Trimeresurus nujiang, Liang & Ding & Vogel & Chen & Wu, 2025

Trimeresurus nujiang sp. nov.

Type material.

Holotype • CIB DL R 353 , an adult male from Cikai Town , Gongshan County, Nujiang Lisu Autonomous Prefecture, Yunnan Province, China ( 27°46'1.32"N, 98°40'50.78"E; altitude ca. 1537 m a. s. l); collected by Li Ding on 3 September 2020 (Figs 3 View Figure 3 , 4 View Figure 4 ). GoogleMaps

Paratypes ( N = 10) • CIB DL 10 ( male), CIB DL 19 ( male), CIB DL R 364 ( male), CIB DL R 375 ( male), CIB DL R 380 ( male), CIB DL- 03-622 ( female) and GXNU 2024061101 ( female) are around the site where the holotype was found GoogleMaps . CIB DL R 362 ( female), CIB DL R 363 ( female) and CIB DL R 365 ( female) collected in Bingzhongluo Town , Gongshan County, Yunnan on 2 September 2020. Ten specimens collected at elevations between 1495–1699 m a. s. l. by Li Ding. Detailed information is presented in Table 2 View Table 2 .

Etymology.

The specific name “ nujiang ” refers to the location of type specimens, the area around the Nujiang River. As common name we suggest “ Nujiang green pit-viper ” in English and “ Nù Jiāng Zhú Yè Qīng (怒江竹叶青) ” in Chinese.

Diagnosis.

A species of the genus Trimeresurus has a combination of the following characters: (1) Dorsal body olive drab or grass green, without bands or markings; interstitial skin greyish-black; ventral body yellow green. (2) Tail mostly reddish brown with dark brown tail end. (3) Dorsum of the head has the same color as the body, the upper labials are light green. (4) Moderate body size, with the maximum total length exceeding 804 mm. (5) White (above) and dark red (below) ventrolateral stripe present on the first row of dorsal scales, and the ventrolateral stripe continuous on the tail in males; faint white ventrolateral stripe in females. (6) Postocular streak absent in both sexes. (7) Iris golden-yellow in both sexes in life. (8) First supralabial completely separated from nasal scale. (9) Head scales not keeled; dorsal scale row 19 (rarely 21 or 22) – 19–15 (rarely 13) ( N = 11), feebly keeled except the outermost rows. (10) Internasals not in contact, most usually separated by 1–2 scales. (11) Supraoculars large but elongate, separated by 10–11 smooth cephalic scales. (12) Ventral scales 164–173 in males ( N = 6), 165–168 in females ( N = 5). (13) Subcaudal scales 59–68 in males ( N = 4), 57–60 in females ( N = 5). (14) Total number of VEN + SC 226–241 in males ( N = 4), 222–226 in females ( N = 5). (15) Tail relatively short, and tail to total length ratio ( TaL / TL) 0.147 –0.163 in males ( N = 4), 0.144 –0.152 in females ( N = 5). (16) Hemipenes short and spinose, bilobed at 6 th / 7 th plate when unextruded, tips reaching SC 10, sulcus spermaticus shallow, visible, divides at the base of the organ.
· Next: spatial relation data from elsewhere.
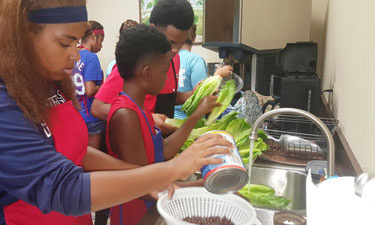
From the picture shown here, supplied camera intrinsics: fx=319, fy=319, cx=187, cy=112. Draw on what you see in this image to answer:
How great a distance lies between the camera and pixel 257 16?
2.71 metres

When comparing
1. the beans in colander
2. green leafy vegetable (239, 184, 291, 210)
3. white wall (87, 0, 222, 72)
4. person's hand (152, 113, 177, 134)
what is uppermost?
white wall (87, 0, 222, 72)

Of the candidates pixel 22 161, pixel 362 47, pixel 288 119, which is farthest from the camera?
pixel 288 119

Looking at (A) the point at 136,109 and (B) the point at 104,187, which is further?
(A) the point at 136,109

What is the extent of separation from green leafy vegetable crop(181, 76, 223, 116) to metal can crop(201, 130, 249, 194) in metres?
1.15

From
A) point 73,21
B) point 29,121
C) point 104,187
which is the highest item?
point 73,21

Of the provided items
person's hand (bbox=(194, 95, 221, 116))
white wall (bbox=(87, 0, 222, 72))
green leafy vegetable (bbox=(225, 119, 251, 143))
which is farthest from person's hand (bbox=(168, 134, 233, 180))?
white wall (bbox=(87, 0, 222, 72))

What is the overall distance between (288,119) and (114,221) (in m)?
1.19

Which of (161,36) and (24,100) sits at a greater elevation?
(161,36)

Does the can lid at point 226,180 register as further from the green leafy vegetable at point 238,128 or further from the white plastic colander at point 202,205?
Result: the green leafy vegetable at point 238,128

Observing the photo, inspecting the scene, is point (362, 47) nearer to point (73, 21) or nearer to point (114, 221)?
point (73, 21)

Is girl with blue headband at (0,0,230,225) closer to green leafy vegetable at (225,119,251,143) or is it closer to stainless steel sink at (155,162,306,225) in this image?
stainless steel sink at (155,162,306,225)

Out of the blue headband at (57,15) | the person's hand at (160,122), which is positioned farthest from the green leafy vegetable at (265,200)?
the blue headband at (57,15)

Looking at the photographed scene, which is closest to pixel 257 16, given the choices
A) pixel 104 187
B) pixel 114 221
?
pixel 114 221

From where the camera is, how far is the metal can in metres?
0.86
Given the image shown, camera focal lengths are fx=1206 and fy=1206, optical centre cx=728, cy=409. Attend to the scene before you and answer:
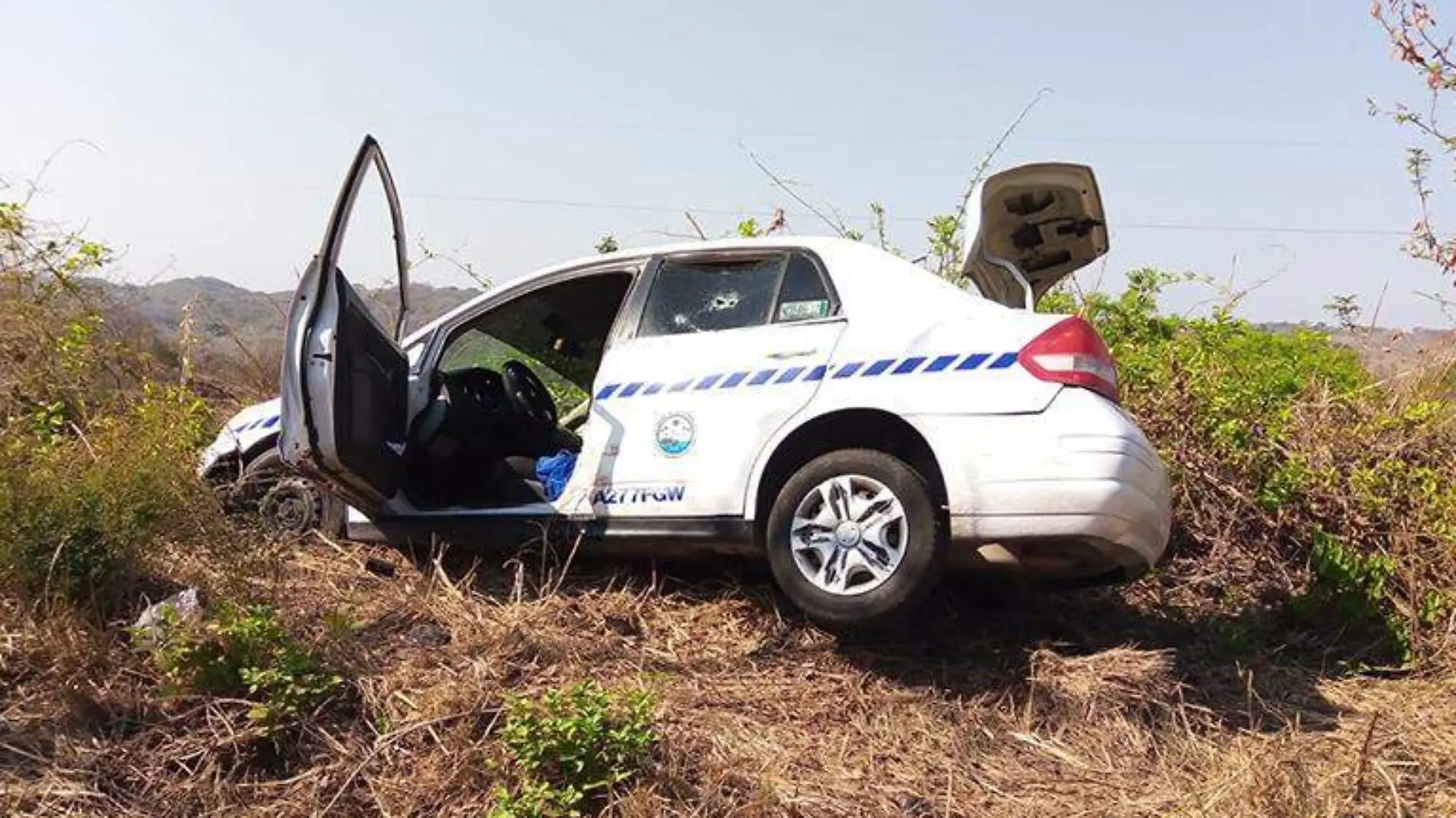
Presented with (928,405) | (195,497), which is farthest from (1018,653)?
(195,497)

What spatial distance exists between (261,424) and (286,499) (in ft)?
1.26

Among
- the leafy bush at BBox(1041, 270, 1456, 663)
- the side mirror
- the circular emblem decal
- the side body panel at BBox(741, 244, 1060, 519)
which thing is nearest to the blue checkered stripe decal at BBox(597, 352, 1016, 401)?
the side body panel at BBox(741, 244, 1060, 519)

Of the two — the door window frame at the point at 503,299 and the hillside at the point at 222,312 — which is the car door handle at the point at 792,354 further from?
the hillside at the point at 222,312

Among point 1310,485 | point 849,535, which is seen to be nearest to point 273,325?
point 849,535

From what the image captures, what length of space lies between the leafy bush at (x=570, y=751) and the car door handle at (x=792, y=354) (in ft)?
5.12

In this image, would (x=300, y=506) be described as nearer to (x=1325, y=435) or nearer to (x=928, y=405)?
(x=928, y=405)

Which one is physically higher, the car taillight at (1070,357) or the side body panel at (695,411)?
the car taillight at (1070,357)

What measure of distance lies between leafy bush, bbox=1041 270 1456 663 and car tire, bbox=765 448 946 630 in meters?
2.40

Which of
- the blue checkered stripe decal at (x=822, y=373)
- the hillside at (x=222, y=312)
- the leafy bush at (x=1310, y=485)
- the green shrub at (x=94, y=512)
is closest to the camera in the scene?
the green shrub at (x=94, y=512)

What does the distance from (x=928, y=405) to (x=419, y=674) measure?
6.82 ft

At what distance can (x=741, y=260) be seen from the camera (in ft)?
16.8

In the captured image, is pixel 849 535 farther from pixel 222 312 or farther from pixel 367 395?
pixel 222 312

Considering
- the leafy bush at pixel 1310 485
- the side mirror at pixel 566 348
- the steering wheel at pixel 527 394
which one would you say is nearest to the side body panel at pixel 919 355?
the steering wheel at pixel 527 394

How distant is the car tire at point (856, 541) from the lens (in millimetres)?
4258
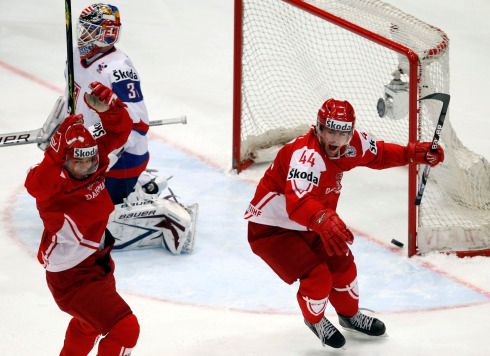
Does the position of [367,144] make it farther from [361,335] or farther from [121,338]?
[121,338]

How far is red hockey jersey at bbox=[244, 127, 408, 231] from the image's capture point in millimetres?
4324

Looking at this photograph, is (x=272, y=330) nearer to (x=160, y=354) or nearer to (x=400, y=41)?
A: (x=160, y=354)

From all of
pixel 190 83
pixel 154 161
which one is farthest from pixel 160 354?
pixel 190 83

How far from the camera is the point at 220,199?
6.65 metres

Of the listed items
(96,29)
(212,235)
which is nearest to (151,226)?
(212,235)

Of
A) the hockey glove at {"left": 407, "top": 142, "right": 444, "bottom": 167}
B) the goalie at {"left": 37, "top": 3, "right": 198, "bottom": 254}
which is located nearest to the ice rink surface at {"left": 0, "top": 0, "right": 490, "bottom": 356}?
the goalie at {"left": 37, "top": 3, "right": 198, "bottom": 254}

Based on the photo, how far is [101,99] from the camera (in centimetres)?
432

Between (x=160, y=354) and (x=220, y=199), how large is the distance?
Answer: 2.03m

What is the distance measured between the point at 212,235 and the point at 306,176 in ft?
6.09

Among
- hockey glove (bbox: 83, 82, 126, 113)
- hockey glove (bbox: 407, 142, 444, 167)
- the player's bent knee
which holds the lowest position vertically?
the player's bent knee

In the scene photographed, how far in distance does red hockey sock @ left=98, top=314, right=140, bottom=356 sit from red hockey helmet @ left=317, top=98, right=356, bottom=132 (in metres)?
1.11

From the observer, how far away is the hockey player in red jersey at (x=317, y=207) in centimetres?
441

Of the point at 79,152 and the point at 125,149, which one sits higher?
the point at 79,152

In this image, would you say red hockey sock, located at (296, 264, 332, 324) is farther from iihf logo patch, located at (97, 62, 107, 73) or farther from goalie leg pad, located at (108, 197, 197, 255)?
iihf logo patch, located at (97, 62, 107, 73)
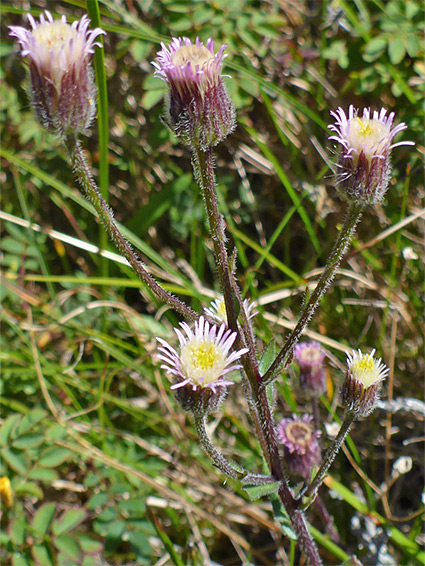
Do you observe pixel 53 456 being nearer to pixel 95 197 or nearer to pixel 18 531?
pixel 18 531

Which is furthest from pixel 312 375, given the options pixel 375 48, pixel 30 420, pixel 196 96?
pixel 375 48

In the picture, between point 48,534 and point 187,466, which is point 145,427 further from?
point 48,534

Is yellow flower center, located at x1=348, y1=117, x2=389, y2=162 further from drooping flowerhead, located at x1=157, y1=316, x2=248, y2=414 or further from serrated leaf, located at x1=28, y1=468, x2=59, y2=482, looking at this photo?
serrated leaf, located at x1=28, y1=468, x2=59, y2=482

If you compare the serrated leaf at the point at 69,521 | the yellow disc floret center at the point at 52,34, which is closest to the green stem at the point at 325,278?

Description of holotype male DL R 353.

(Figs 3 View Figure 3 , 4 View Figure 4 ).

Morphology. Body cylindrical, long and thin, SVL 694 mm; TaL 110 + mm, the tail a bit missing; TL 804 + mm, ratio of tail length to total length ( TaL / TL) over 13.7 %. Head triangular, elongate, clearly distinct from the neck, head length 35.2 mm ( HL / SVL 0.051); head width 22.6 mm ( HW / HL 0.642). Distance between tip of snout and anterior border of eye 11.1 mm on both sides. Eyes large, eye diameter 4.4 mm (ED / HL 0.125); pupil vertically elliptic.

Body scalation. Dorsal scales in 21–19 – 13 rows; dorsal scales rhomboid, feebly keeled except the first row of scales, which are smooth; 169 ventral scales (plus 1 preventrals); 41 + / 42 + subcaudals, paired; anal shield single and entire.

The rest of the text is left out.